1. line attractor – Machens, Romo & Brody style, with two populations.
(We already know this won’t work!)
2. randomly connected network – chaotic network with sparse, random connectivity and a trained set of linear “readout” weights. This represents the “reservoir computing” idea so beloved by Europeans (cf. echo state network [8] / liquid machine [9]). The idea is to project the input to a nonlinear, high-dimensional feature space, where everything is linearly separable, and then do linear regression. There’s no need to tune anything except the output weights.
3. “trained” randomly connected network – similar to the FORCE-trained network of Sussillo & Abbott 2009 [10] fame: you initialize a randomly connected network then train it to be not-so-chaotic, so it does what you want it to. Less structured than #1 but more structured than #2.  (Good mnemonic here: “TRAIN”).

All three networks are adjusted so that their performance (at categorizing the frequency of a second tactile vibration stimulus as “lower” or “higher” than the frequency stored in memory) matches that of the monkeys (around 95%).

Results

The setup leads us to expect that the TRAIN network should do best here, and that’s more or less what happens.  The TRAIN model occupies a kind of middle ground between the stereotyped responses of the attractor model and the wild-and-crazy responses of the
chaotic network:

Wild-and-crazinessis is quantified by similarity between response to the (1st) stimulus and response during the delay period; for the attractor model these are perfectly correlated, whereas for the chaotic network they’re virtually uncorrelated after a small time delay.
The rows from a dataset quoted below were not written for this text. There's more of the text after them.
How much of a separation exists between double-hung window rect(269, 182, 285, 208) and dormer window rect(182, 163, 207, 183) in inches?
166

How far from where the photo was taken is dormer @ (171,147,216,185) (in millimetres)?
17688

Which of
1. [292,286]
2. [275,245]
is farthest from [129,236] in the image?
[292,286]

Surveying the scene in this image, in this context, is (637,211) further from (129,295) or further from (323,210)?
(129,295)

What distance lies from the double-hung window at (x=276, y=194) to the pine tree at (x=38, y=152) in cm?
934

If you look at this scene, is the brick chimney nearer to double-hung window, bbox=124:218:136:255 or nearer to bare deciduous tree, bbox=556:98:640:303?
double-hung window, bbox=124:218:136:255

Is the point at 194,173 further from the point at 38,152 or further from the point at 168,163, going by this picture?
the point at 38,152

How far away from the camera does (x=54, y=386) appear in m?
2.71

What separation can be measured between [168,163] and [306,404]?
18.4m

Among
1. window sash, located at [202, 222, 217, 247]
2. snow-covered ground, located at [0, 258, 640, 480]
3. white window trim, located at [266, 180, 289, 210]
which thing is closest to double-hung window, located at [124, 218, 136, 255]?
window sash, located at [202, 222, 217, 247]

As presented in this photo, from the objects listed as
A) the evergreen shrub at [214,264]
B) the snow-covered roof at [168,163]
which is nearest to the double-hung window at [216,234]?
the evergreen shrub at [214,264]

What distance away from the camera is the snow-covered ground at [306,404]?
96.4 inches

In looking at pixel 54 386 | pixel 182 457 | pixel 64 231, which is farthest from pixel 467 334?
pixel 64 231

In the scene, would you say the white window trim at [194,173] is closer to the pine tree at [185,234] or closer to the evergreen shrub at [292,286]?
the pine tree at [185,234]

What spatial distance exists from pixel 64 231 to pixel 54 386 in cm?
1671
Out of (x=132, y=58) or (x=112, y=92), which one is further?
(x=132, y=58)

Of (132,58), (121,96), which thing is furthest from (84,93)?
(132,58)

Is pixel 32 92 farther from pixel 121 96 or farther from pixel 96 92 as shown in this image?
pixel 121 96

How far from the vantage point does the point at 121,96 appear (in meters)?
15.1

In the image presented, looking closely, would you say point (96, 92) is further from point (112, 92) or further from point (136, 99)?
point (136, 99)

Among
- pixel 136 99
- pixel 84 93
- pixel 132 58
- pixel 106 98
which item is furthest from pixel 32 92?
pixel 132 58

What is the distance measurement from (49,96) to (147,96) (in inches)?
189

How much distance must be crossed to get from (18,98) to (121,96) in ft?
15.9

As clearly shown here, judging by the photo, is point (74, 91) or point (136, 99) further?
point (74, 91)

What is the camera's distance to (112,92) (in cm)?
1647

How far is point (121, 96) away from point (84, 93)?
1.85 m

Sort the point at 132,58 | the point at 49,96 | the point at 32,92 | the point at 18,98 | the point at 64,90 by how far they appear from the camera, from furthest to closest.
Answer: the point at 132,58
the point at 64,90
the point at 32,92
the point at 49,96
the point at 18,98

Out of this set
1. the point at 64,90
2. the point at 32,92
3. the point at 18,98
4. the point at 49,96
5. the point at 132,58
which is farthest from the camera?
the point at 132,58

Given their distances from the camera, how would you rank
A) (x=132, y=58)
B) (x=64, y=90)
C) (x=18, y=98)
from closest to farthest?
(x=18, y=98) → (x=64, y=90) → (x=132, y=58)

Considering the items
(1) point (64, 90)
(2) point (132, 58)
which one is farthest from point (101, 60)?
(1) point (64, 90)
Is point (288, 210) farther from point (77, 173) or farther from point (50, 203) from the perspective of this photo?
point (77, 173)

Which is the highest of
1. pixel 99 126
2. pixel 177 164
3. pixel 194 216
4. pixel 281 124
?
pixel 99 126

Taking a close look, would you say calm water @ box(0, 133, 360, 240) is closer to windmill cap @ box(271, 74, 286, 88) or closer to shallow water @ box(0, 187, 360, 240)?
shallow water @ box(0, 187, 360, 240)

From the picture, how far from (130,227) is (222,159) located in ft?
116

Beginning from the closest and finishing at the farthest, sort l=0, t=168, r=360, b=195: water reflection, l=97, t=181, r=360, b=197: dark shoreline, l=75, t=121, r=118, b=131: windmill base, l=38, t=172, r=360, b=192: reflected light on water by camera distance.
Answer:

The TRAIN network is somewhere in between (compare to Fig 1):

Unfortunately, however, it’s not a Total Victory for any model, as TRAIN falls down on some other key metrics. (For example: the percent of the total response variance devoted to encoding the frequency of the first stimulus — identified by demixed PCA — is 28% for TRAIN, vs. 5% for the chaotic network, and only 2% for the neural data!).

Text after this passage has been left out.